# SOURCE EXTRACT
In this blog post, we dive deeper into how batteries can be used. There are many different application areas and uses for batteries. In future posts, we will explore various battery chemistries and how to select the right type for specific applications. By the end of this post, you will have a better understanding of the many ways batteries can be utilized, likely more than you might have expected.
How Can Batteries Be Used?
The intended application of a battery system determines which type of battery and control setup is most suitable. Some batteries can charge and discharge quickly, while others have higher capacities or special cycling properties. Battery applications can generally be evaluated based on their power and energy requirements. Some scenarios require high power with low energy capacity, while others need large amounts of both. The right system is designed to meet the demands of each specific use case.
Time shifting
One of the most common applications of a battery is to store excess solar energy generated at midday and use it in the evening when energy demand is higher. This application typically doesn’t require high performance from the battery system, as it operates at around 0.3 to 0.5 C (relatively slow charging and discharging). Since the Arctic Series has a C-rate of 1, it can easily handle this type of application.
To fully utilize solar energy generated on a property in northern regions, a large battery capacity is needed. This is due to both the large size of many solar installations and the fact that energy consumption patterns vary throughout the day and across seasons. The qapasity Arctic Series is designed to meet these needs with its modular system, offering scalable capacity from 10.84 kWh to 37.94 kWh, 2 to 7 modules.

# INPUT DATA
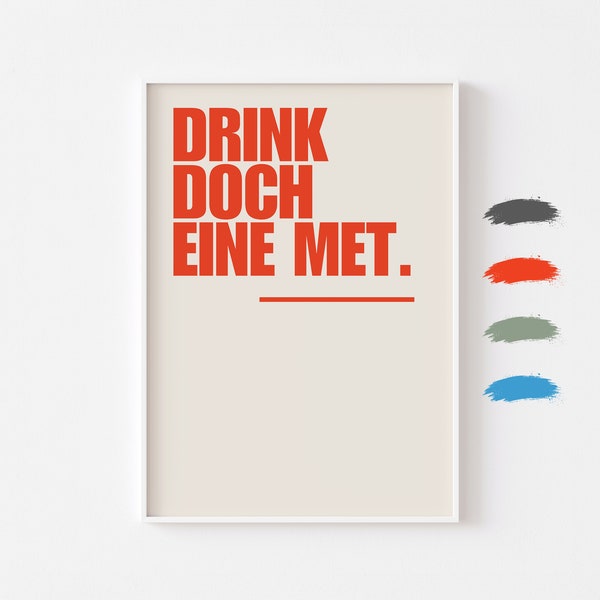 Köln Poster: Drink doch eine met. | Modernes Typografie Poster | Köln City Kunstdruck Poster | Minimalistisches Typoposter | Dom Geschenk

# PROBLEM DETAILS
Set down the whole blog post on battery uses above once more, word for word, from its first sentence to its last.

# TASK SOLUTION
In this blog post, we dive deeper into how batteries can be used. There are many different application areas and uses for batteries. In future posts, we will explore various battery chemistries and how to select the right type for specific applications. By the end of this post, you will have a better understanding of the many ways batteries can be utilized, likely more than you might have expected.
How Can Batteries Be Used?
The intended application of a battery system determines which type of battery and control setup is most suitable. Some batteries can charge and discharge quickly, while others have higher capacities or special cycling properties. Battery applications can generally be evaluated based on their power and energy requirements. Some scenarios require high power with low energy capacity, while others need large amounts of both. The right system is designed to meet the demands of each specific use case.
Time shifting
One of the most common applications of a battery is to store excess solar energy generated at midday and use it in the evening when energy demand is higher. This application typically doesn’t require high performance from the battery system, as it operates at around 0.3 to 0.5 C (relatively slow charging and discharging). Since the Arctic Series has a C-rate of 1, it can easily handle this type of application.
To fully utilize solar energy generated on a property in northern regions, a large battery capacity is needed. This is due to both the large size of many solar installations and the fact that energy consumption patterns vary throughout the day and across seasons. The qapasity Arctic Series is designed to meet these needs with its modular system, offering scalable capacity from 10.84 kWh to 37.94 kWh, 2 to 7 modules.